El asunto se propagó rapidez debido a que había causado fuerte impresión en los demás diarios, que ni tardos ni perezosos, abordaron el tema ya a favor, ya en contra. Enteradas las autoridades militares de esto, y con la consigna presidencial (Reyes y Díaz se habían distanciado desde 1902) de que no se toleraran actividades políticas por parte de la oficialidad (ni de ningún miembro del ejército), se decidió tratar a estos individuos como verdaderos disidentes políticos, es decir, se determinó enviarlos fuera de la ciudad de México a cumplir con sus deberes militares. ¿Los destinos? Sonora, donde aún persistía la campaña —aunque ya de baja intensidad— contra los indios yaquis, y a Yucatán, donde la campaña contra los indios mayas había finalizado, aunque sus condiciones climáticas no habían mejorado en lo absoluto.
La prensa pro reyista vociferó en sus planas lo arbitrario e injusto de esta medida, combatiendo en el plano ideológico con otros diarios que la favorecían. El clímax del drama llegó cuando se supo que uno de los militares enviados a Yucatán, el teniente de artillería Guillermo Gutiérrez Verduzco, había fallecido a causa de las condiciones climatológicas.

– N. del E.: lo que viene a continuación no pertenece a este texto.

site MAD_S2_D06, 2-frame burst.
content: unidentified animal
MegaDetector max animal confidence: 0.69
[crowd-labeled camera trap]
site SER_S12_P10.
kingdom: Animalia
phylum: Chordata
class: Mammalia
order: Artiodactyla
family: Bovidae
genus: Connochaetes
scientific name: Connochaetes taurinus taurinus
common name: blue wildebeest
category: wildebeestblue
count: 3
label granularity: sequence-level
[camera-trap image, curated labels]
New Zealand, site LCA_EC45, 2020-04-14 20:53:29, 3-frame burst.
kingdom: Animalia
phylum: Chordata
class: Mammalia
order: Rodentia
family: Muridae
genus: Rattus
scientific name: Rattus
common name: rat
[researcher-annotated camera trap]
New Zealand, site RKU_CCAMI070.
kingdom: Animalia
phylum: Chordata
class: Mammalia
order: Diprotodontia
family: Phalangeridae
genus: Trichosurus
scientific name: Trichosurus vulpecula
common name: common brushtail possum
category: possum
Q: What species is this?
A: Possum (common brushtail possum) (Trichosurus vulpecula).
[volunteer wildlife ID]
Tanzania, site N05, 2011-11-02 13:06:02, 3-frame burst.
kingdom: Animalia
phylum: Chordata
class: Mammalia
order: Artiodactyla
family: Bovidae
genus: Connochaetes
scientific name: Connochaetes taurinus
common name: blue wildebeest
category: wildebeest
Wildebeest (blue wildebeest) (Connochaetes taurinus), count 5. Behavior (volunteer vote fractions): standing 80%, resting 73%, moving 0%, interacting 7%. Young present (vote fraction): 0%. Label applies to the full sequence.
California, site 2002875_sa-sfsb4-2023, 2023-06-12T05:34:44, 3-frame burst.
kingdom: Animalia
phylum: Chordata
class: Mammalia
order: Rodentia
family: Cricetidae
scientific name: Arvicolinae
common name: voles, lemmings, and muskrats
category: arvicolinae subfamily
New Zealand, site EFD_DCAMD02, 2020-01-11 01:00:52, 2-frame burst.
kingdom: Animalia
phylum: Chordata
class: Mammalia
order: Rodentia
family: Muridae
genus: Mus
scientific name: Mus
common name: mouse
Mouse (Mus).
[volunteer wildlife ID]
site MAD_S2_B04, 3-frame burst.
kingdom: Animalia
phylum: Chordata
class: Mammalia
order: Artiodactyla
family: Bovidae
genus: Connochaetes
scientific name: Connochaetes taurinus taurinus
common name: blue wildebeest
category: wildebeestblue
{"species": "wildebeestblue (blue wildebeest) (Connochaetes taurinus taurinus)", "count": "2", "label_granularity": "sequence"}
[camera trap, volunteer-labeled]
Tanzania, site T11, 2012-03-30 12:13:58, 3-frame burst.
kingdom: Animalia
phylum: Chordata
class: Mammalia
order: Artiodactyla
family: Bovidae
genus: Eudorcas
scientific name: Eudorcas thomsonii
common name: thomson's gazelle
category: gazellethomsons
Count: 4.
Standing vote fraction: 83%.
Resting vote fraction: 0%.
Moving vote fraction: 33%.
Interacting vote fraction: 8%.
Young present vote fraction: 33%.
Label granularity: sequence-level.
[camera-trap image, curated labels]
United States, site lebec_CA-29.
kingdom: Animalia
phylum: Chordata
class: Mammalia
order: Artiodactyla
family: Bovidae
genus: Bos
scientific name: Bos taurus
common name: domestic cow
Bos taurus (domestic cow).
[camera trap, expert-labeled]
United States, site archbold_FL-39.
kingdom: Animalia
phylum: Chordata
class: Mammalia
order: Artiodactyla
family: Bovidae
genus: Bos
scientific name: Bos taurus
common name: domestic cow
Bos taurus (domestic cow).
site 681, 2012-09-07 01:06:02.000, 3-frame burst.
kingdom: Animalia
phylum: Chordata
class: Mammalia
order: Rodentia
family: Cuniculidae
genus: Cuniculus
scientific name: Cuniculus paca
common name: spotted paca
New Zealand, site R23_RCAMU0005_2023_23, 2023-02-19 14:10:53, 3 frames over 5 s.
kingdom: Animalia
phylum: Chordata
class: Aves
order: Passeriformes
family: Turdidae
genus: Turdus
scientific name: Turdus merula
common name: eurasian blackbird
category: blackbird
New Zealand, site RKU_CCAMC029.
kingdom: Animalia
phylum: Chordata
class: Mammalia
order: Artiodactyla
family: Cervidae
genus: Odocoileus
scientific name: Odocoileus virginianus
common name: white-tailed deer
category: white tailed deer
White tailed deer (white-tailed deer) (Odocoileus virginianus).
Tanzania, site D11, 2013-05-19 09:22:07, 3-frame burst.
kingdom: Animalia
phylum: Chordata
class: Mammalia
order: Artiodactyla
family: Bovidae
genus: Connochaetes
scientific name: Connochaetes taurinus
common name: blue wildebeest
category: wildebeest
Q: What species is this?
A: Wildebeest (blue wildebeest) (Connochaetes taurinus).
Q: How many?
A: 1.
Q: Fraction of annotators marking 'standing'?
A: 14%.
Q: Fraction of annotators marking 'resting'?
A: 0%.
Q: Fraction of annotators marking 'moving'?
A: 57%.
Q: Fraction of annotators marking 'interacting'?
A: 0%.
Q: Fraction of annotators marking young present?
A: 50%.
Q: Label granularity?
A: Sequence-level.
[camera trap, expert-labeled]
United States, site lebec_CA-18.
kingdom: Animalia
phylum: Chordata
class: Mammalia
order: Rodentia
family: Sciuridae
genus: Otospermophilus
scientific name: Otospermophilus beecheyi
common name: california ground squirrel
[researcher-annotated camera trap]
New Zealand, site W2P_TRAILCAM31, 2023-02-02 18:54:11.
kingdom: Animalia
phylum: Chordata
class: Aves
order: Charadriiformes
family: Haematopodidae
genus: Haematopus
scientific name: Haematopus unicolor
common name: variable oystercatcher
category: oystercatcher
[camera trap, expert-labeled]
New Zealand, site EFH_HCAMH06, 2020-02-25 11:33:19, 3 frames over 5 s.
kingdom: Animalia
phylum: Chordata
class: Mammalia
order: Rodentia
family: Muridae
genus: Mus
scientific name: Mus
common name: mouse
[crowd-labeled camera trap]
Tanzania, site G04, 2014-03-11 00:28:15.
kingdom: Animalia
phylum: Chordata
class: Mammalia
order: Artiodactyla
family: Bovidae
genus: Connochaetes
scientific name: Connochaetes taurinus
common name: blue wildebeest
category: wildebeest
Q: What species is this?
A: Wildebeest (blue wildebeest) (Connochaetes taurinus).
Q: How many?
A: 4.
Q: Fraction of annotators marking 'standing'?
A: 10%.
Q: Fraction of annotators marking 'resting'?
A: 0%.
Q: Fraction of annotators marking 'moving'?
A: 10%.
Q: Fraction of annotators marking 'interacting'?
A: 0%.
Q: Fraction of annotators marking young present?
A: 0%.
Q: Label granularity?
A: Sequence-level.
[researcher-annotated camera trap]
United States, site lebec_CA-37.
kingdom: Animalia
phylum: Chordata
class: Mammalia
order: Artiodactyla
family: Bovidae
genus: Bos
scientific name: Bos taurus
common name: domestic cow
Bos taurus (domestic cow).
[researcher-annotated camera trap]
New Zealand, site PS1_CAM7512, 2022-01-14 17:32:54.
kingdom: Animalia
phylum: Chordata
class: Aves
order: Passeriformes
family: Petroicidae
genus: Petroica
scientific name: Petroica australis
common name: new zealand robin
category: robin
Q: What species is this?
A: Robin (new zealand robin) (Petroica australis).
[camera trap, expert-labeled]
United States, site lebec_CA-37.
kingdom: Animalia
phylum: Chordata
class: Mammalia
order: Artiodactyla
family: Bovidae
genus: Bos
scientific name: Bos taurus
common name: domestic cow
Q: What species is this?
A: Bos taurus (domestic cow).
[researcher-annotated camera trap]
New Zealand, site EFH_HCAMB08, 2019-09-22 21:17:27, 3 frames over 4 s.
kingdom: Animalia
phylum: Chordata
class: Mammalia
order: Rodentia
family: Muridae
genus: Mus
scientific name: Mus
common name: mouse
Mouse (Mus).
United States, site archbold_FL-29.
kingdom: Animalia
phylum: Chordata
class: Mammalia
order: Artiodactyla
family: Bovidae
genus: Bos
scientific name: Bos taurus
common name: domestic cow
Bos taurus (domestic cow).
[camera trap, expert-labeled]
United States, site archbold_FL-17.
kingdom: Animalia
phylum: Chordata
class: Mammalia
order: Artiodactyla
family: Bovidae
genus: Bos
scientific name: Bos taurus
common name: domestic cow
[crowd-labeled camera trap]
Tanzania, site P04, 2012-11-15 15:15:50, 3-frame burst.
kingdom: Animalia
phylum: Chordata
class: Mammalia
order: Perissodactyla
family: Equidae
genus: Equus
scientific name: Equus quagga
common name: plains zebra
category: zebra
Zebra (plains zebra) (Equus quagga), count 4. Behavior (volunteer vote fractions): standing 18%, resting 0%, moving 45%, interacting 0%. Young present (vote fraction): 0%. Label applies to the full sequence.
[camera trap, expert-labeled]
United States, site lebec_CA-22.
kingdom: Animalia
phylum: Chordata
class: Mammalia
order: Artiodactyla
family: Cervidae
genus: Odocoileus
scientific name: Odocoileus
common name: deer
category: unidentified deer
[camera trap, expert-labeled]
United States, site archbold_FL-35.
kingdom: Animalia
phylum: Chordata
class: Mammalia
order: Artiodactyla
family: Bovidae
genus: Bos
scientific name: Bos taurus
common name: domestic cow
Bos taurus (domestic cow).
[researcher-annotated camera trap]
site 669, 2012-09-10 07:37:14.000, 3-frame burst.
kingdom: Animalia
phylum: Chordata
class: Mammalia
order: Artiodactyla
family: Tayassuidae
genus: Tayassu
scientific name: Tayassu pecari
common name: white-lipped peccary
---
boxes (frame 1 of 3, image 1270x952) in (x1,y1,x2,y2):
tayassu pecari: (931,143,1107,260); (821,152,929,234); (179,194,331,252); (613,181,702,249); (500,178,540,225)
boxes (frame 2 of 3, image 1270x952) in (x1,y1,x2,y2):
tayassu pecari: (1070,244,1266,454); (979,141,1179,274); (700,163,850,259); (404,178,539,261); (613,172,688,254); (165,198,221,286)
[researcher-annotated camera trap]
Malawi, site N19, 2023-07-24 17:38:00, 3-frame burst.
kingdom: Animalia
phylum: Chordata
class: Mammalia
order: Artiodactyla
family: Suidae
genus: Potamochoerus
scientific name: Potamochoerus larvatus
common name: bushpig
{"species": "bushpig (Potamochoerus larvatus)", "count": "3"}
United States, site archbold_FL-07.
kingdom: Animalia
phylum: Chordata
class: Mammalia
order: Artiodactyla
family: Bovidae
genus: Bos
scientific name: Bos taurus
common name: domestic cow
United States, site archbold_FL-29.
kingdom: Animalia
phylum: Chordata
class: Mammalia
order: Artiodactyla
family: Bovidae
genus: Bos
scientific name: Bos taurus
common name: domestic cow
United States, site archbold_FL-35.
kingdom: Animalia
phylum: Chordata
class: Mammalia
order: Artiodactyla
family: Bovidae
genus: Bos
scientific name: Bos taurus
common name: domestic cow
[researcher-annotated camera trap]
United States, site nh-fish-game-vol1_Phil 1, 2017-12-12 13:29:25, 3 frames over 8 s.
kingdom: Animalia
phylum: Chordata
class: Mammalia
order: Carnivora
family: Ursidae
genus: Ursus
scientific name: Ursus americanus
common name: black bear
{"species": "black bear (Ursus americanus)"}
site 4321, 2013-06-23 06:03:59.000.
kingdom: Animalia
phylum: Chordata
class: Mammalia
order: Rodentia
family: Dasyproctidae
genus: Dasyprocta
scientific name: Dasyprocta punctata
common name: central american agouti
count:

El sentimiento de indignación que había producido el deceso del teniente, se elevó considerablemente cuando no se dieron razones justificadas de la muerte. Incluso, a la hermana del teniente un par de años más tarde se le negaría el acta de defunción.[4] Así, Gutiérrez Verduzco sería nombrado como el “Primer Mártir de Nuestra Tercera Independencia”.
Como podemos ver, la deportación de personas que no profesaran las mismas convicciones que el gobierno a las regiones alejadas y peligrosas de México, resultó ser, a la luz de los documentos, toda una realidad llevada a cabo con completa impunidad y provocando, como lo demuestran la hoja de servicios del teniente Verduzco y la prensa misma, su fallecimiento por mostrar preferencias políticas distintas a las de la línea trazada por el gobierno porfiriano.
Sirven también estos documentos para mostrar cómo no sólo las clases menesterosas sufrieron los abusos de la autoridad (principalmente de los jefes políticos), sino que también aquellos con mayores recursos podían ser víctimas de las mismas injusticias.
¿Qué piensas de esto? ¿Conoces un caso parecido? ¿Qué otra interpretación podría darse a los documentos?